ST. LOUIS — St. Louis Federal Reserve Bank President James Bullard said Friday that although the labor market has improved in the past year, the central bank's policy making committee wanted to be sure the progress was sustainable before deciding to pullback on its asset purchase program.
"To the extent that key labor market indicators continue to show cumulative improvement, the likelihood of tapering asset purchases will continue to rise," Bullard said in text prepared for the event.
Bullard told the audience of mostly financial professionals "substantial improvement in labor markets gets easier and easier to satisfy on a cumulative basis as labor markets continue to heal."
However, he cautioned "the committee also wants reassurance that any progress made in labor markets will stick."
Reiterating what he and other committee members have tried to stress as the debate over whether to taper unfolded, Bullard said "any FOMC decision on tapering is data dependent."

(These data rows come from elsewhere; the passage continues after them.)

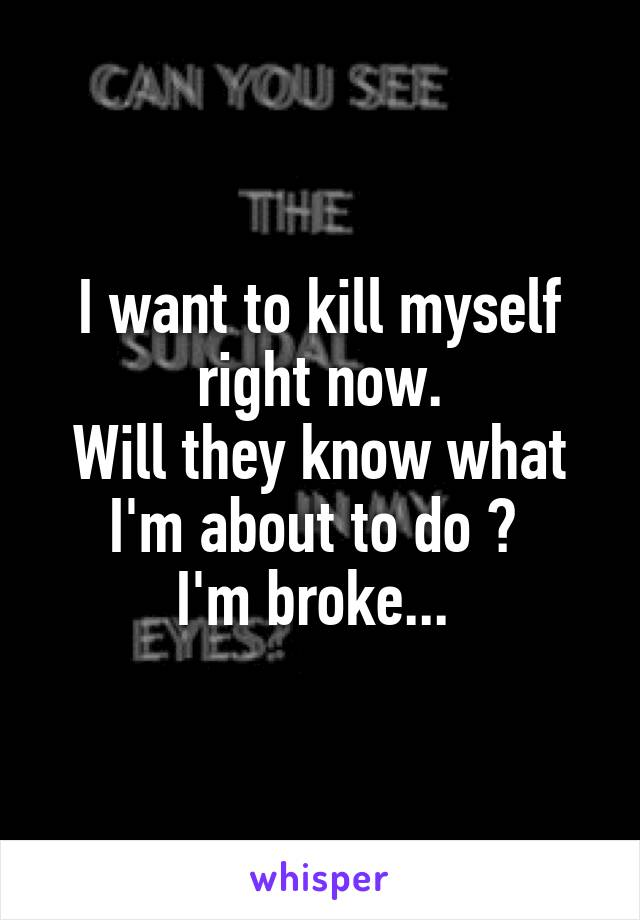I want to kill myself right now. Will they know what I'm about to do ?  I'm broke...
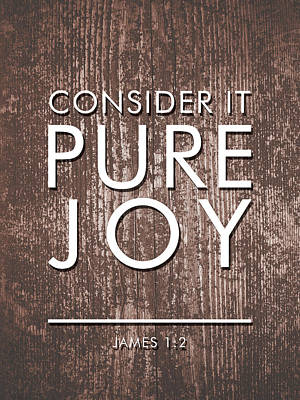 Mixed Media - Consider It Pure Joy - James 1 2 - Bible Verses Art by Studio Grafiikka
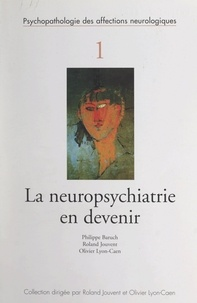 Philippe Baruch et Roland Jouvent - La neuropsychiatrie en devenir.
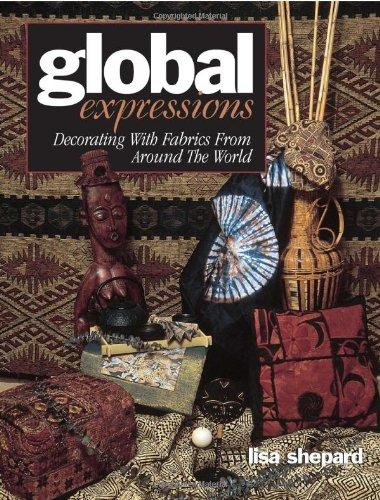 Image for Global Expressions: Decorating With Fabrics From Around The World
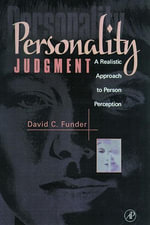 Personality Judgment : A Realistic Approach to Person Perception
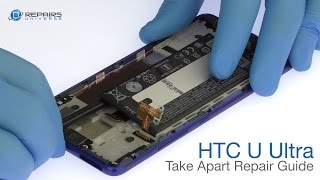 HTC U Ultra Take Apart Repair Guide - RepairsUniverse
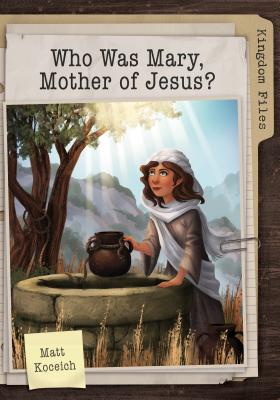 Image for Kingdom Files: Who Was Mary, Mother of Jesus? (The Kingdom Files)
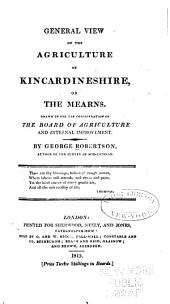 A General View of the Agriculture of Kincardine-Shire Or the Mearns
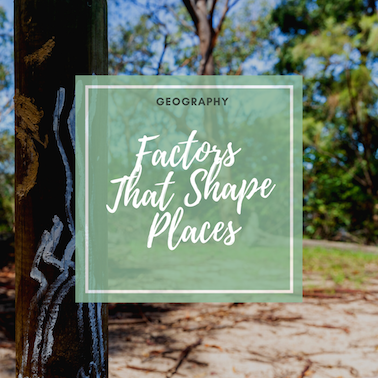 click for geography - factors that shape places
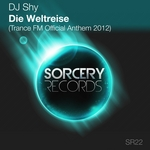DJ SHY - Die Weltreise (Trance FM 2012 Official Anthem) (Front Cover)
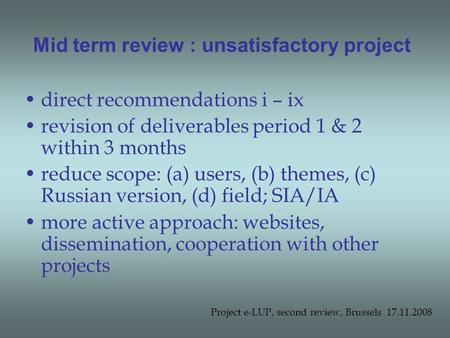 Mid term review : unsatisfactory project direct recommendations i – ix revision of deliverables period 1 & 2 within 3 months reduce scope: (a) users, (b)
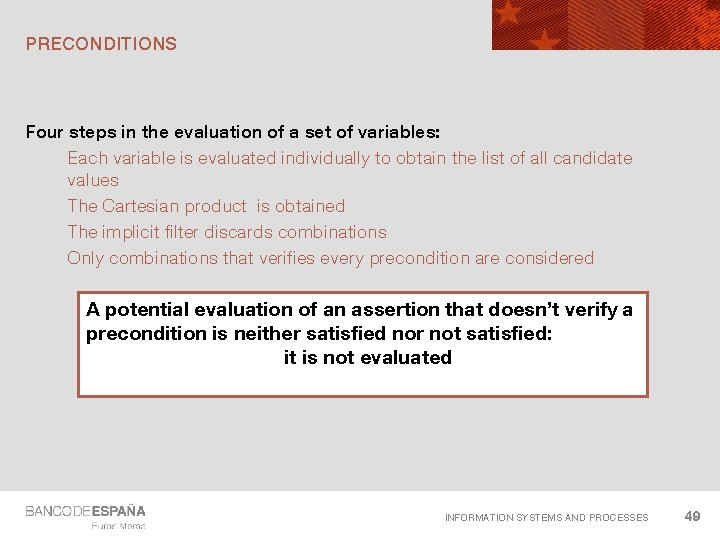 PRECONDITIONS Four steps in the evaluation of a set of variables: Each variable is
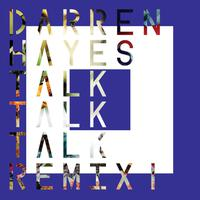 Talk Talk Talk (Remix 1) - EP packshot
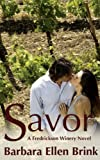 img - for Savor (The Fredrickson Winery Novels) book / textbook / text book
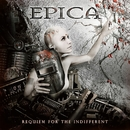 Requiem For The Indifferent/Epica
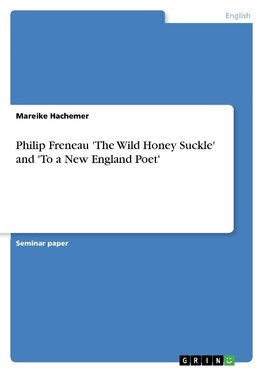 Philip Freneau  'The Wild Honey Suckle' and 'To a New England Poet'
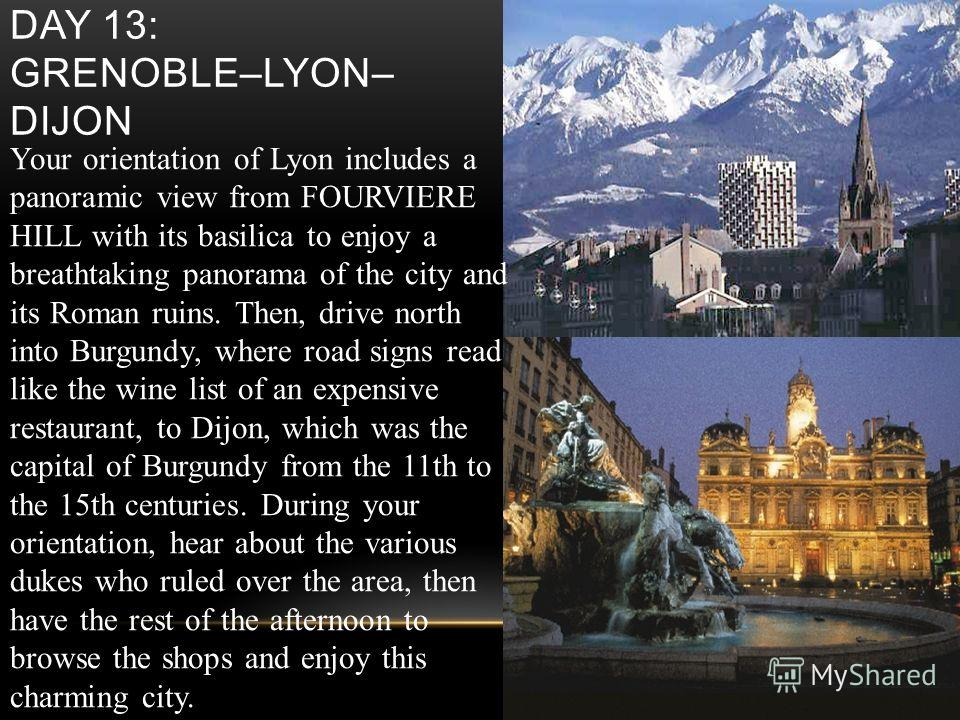 DAY 13: GRENOBLE–LYON– DIJON Your orientation of Lyon includes a panoramic view from FOURVIERE HILL with its basilica to enjoy a breathtaking panorama of the city and its Roman ruins. Then, drive north into Burgundy, where road signs read like the wi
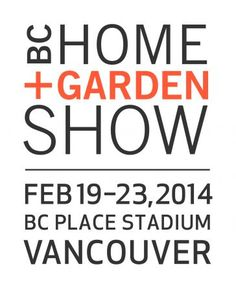 BC Home + Garden Show: BC Place Stadium - Vancouver - begins Thurs, 19 Feb 2014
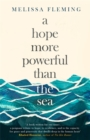 A Hope More Powerful than the Sea - Book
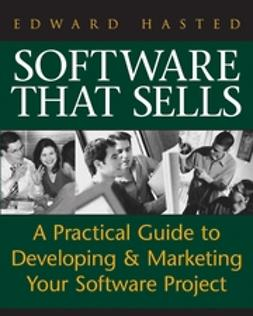 Hasted, Edward - Software That Sells: A Practical Guide to Developing and Marketing Your Software Project, ebook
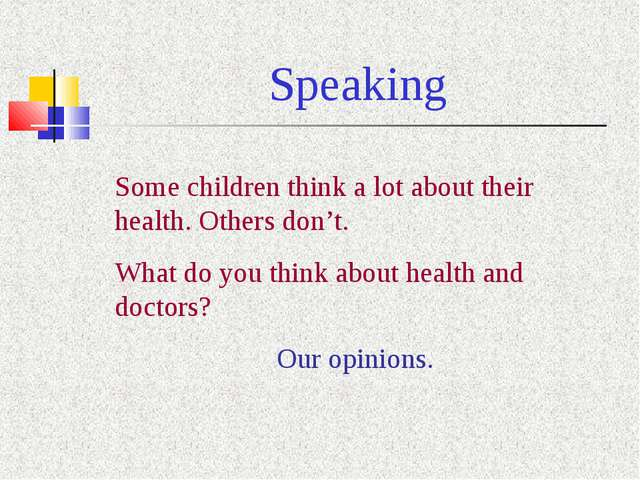 Speaking Some children think a lot about their health. Others don't. What do...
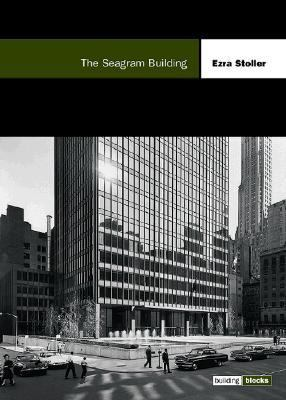 The Seagram Building (Building Block Series) Ezra Stoller and F. Schulze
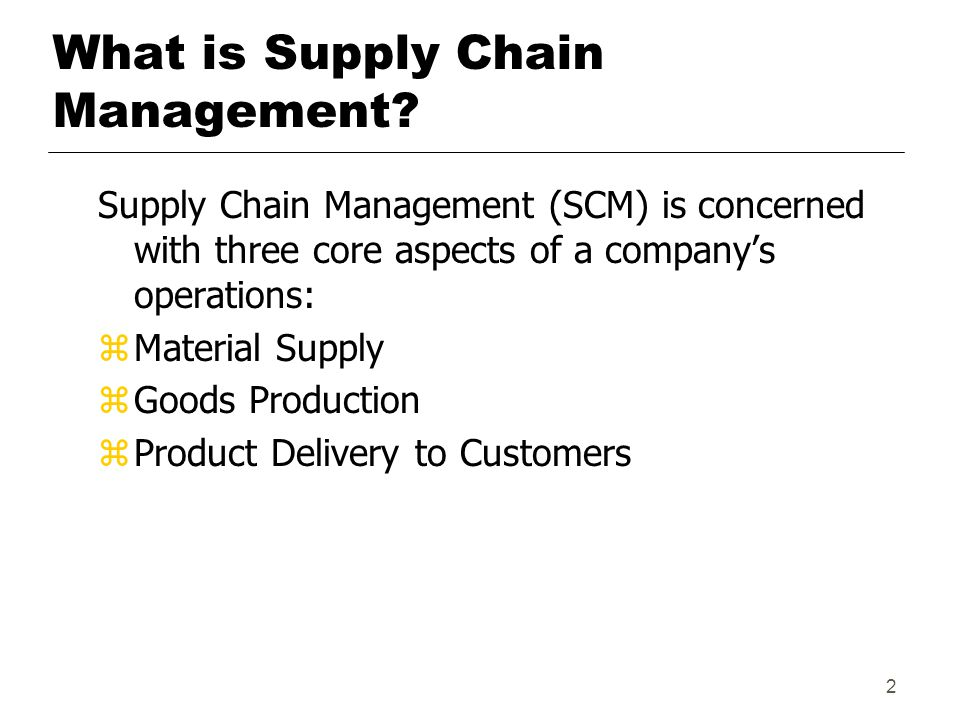 2 What is Supply Chain Management.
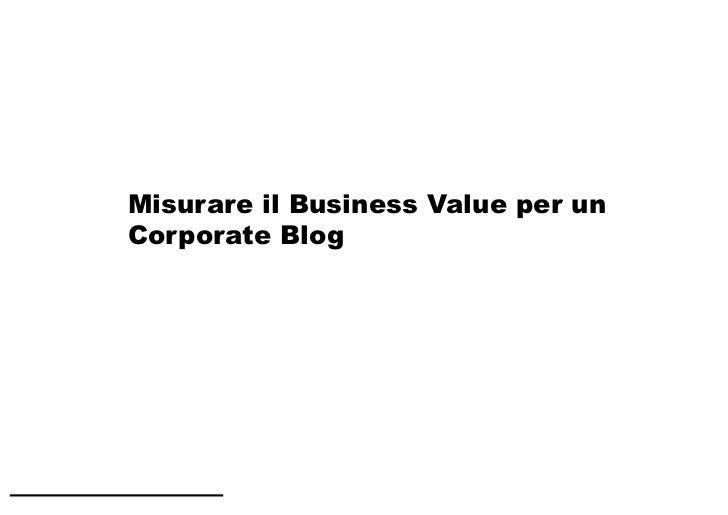 Misurare il Business Value per un Corporate Blog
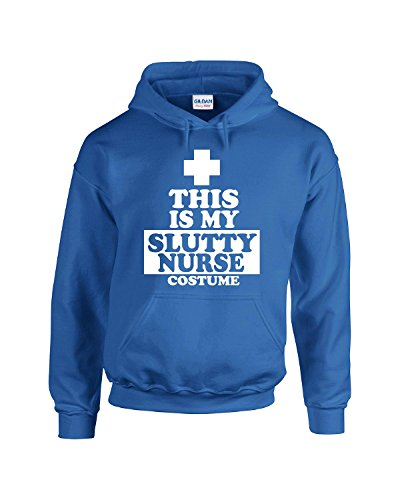 [This Is My Slutty Nurse Costume - Adult Hoodie Xl Royal] (Slutty Christmas Costumes)
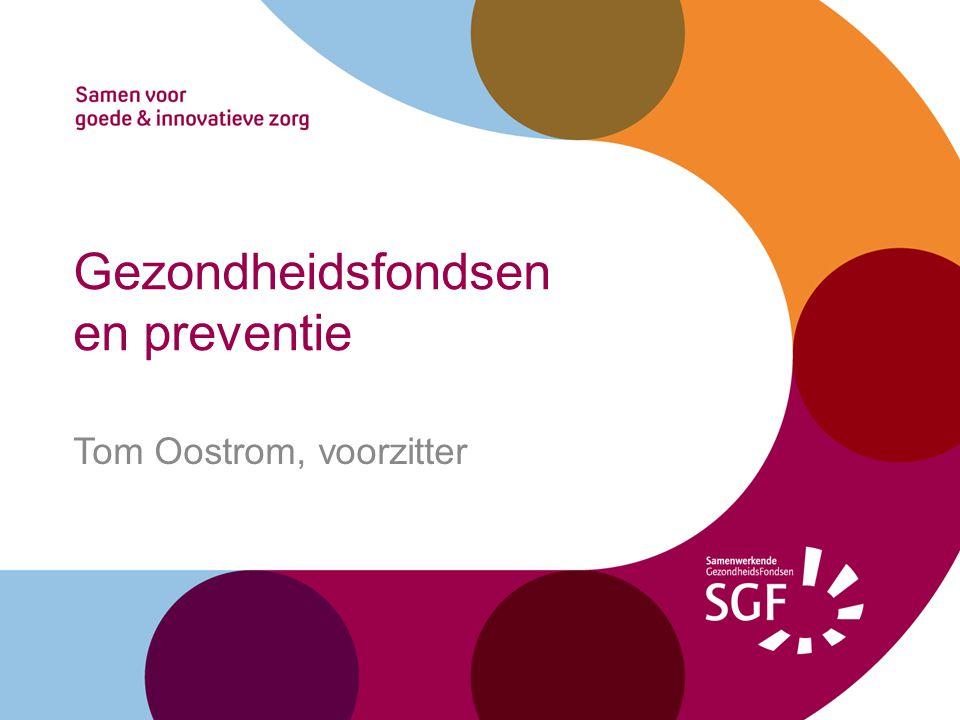 Gezondheidsfondsen en preventie Tom Oostrom, voorzitter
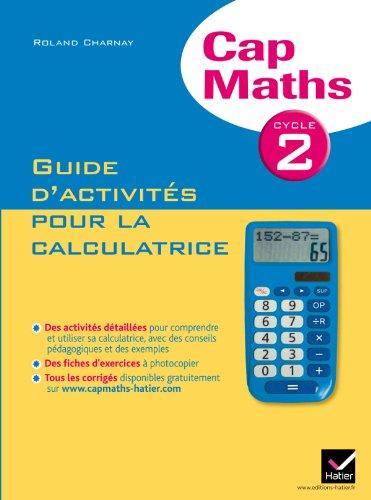 cap-maths-cycle-2-ed-2012-guide-dactivites-pour-la-calculatrice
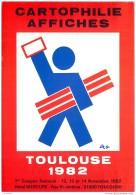 1er Congres National De La Cartophilie Et Affiches A Toulouse Novembre 1982 - Salon Carte Postale - Borse E Saloni Del Collezionismo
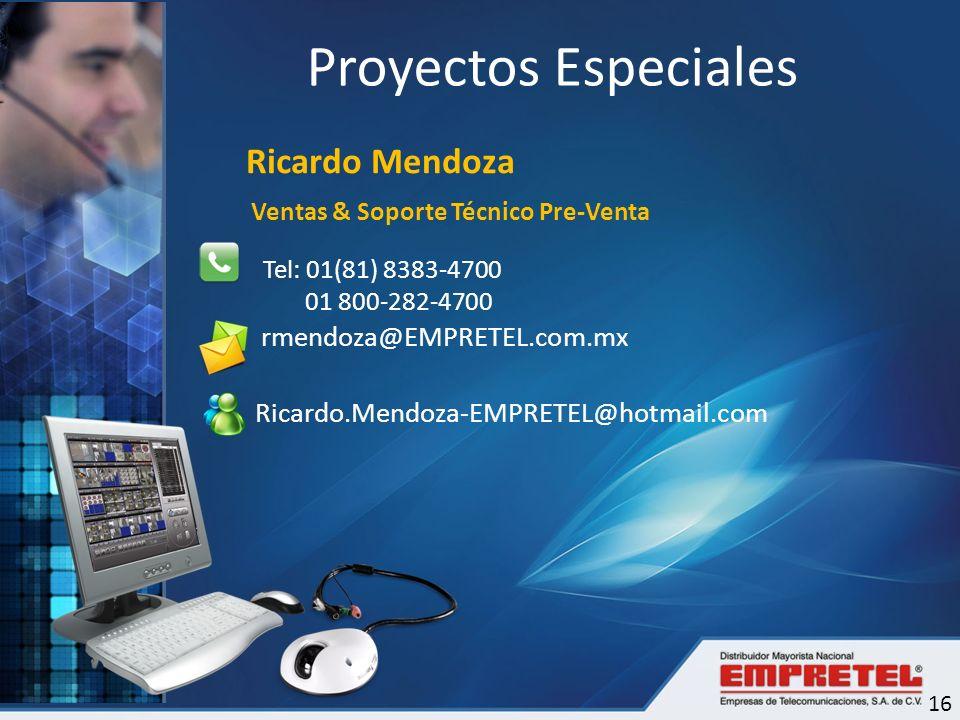 Proyectos Especiales Ricardo Mendoza rmendoza@EMPRETEL.com.mx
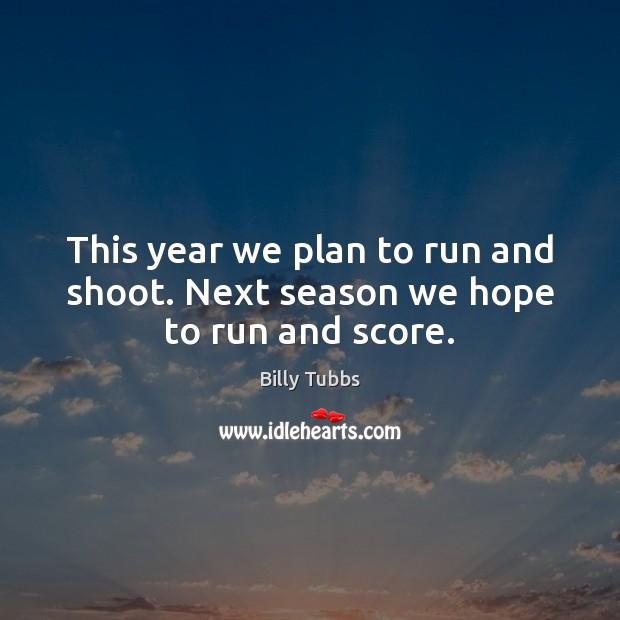 This year we plan to run and shoot. Next season we hope to run and score. Image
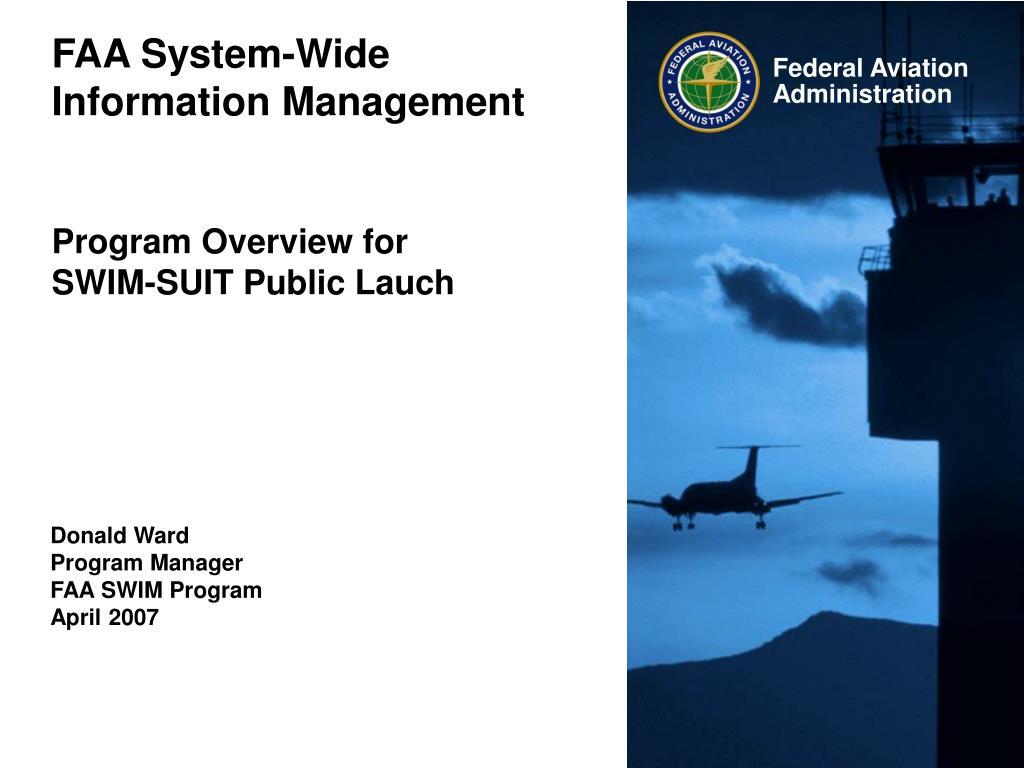 faa system wide information management program overview for swim suit public lauch l.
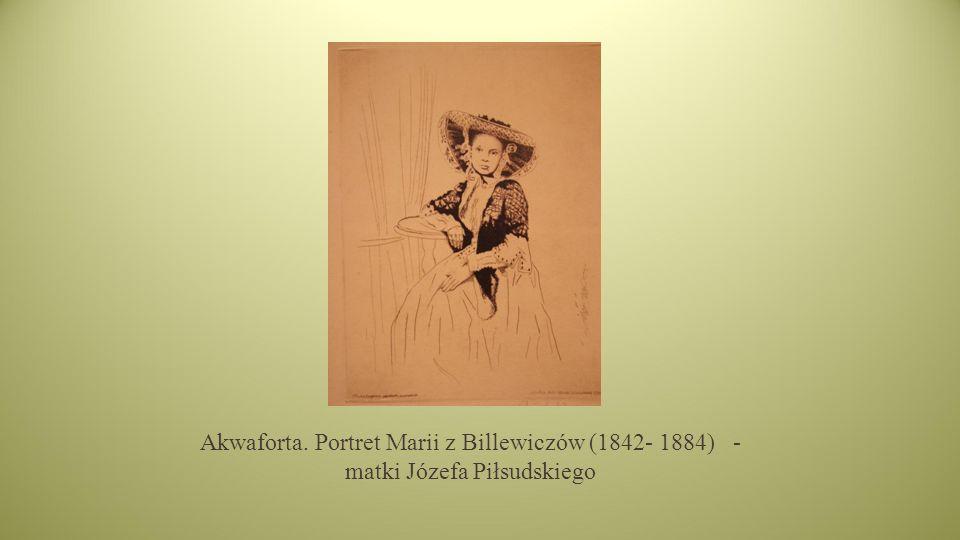 Akwaforta. Portret Marii z Billewiczów (1842- 1884) - matki Józefa Piłsudskiego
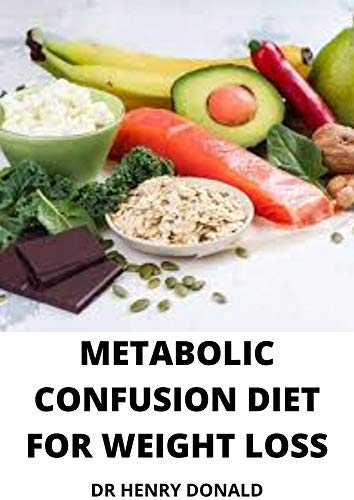 METABOLIC CONFUSION DIET FOR WEIGHT LOSS (English Edition)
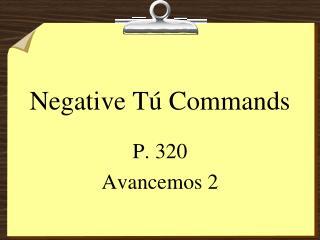 Negative T� Commands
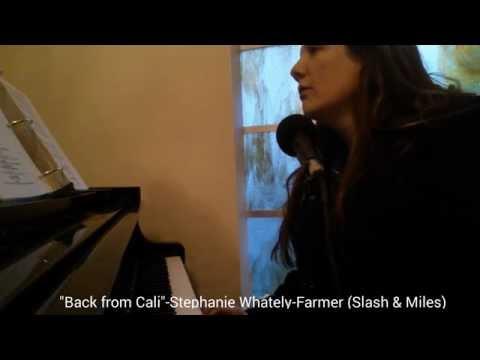 """Back from Cali "" - Stephanie Whately-Farmer ( Sla"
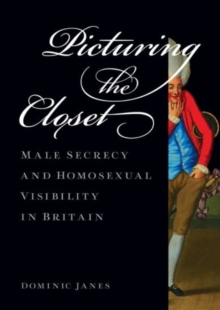 Picturing the Closet : Male Secrecy and Homosexual Visibility in Britain, Hardback Book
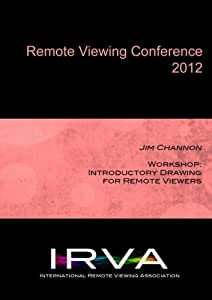 Jim Channon - Workshop: Introductory Drawing for Remote Viewers (IRVA 2012)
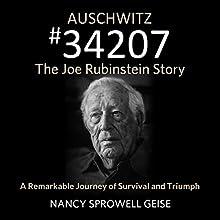 Auschwitz #34207: The Joe Rubinstein Story Audiobook by Nancy Sprowell Geise Narrated by Richard Rieman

He added that data dependence in this case encompasses both cumulative progress in labor markets since September 2012 and a judgment concerning the sustainability of that progress.
Bullard noted that while the unemployment rate and non-farm payroll employment "have shown clear improvement" over the past year, not all indicators have improved. As an example, he pointed to growth in total hours worked, which is slower now than it was before the September 2012 decision to start the latest asset purchase program.
Even when the Federal Open Market Committee decides to pull back on the $85 billion in Treasuries and mortgage backed securities, it will still have a very accommodative policy in place, Bullard said.
"A decision to modestly reduce the pace of asset purchases can still leave a very accommodative policy in place to the extent forward guidance remains intact," he explained.
Bullard added that while the FOMC views the two tools as independent, financial markets view them as closely linked. "This presents challenges for the Committee," he said.
But he added that the financial market reaction to both the June and September FOMC meetings "showed that asset purchases are very effective," Bullard said.
He said key variables, such as the real interest rate, the exchange rate, equity prices and expected inflation, all moved significantly and in the conventional direction following these announcements.
"This demonstrates that changes in the pace of asset purchases have a very similar financial market effect as changes in the policy rate during more 'normal times,'" Bullard said.
While changing the pace of asset purchases acts like a conventional change in interest rates, Bullard said, this effect also spilled over to the expected path of the policy rate.
Bullard said this effect was perhaps surprising to policymakers, who view the two tools as independent, but not to financial markets, which view the two tools as tied closely together.
"The Committee needs to either convince markets that the two tools are separate, or learn to live with the joint effects of tapering on both the pace of asset purchases and the perception of future policy rates," Bullard said.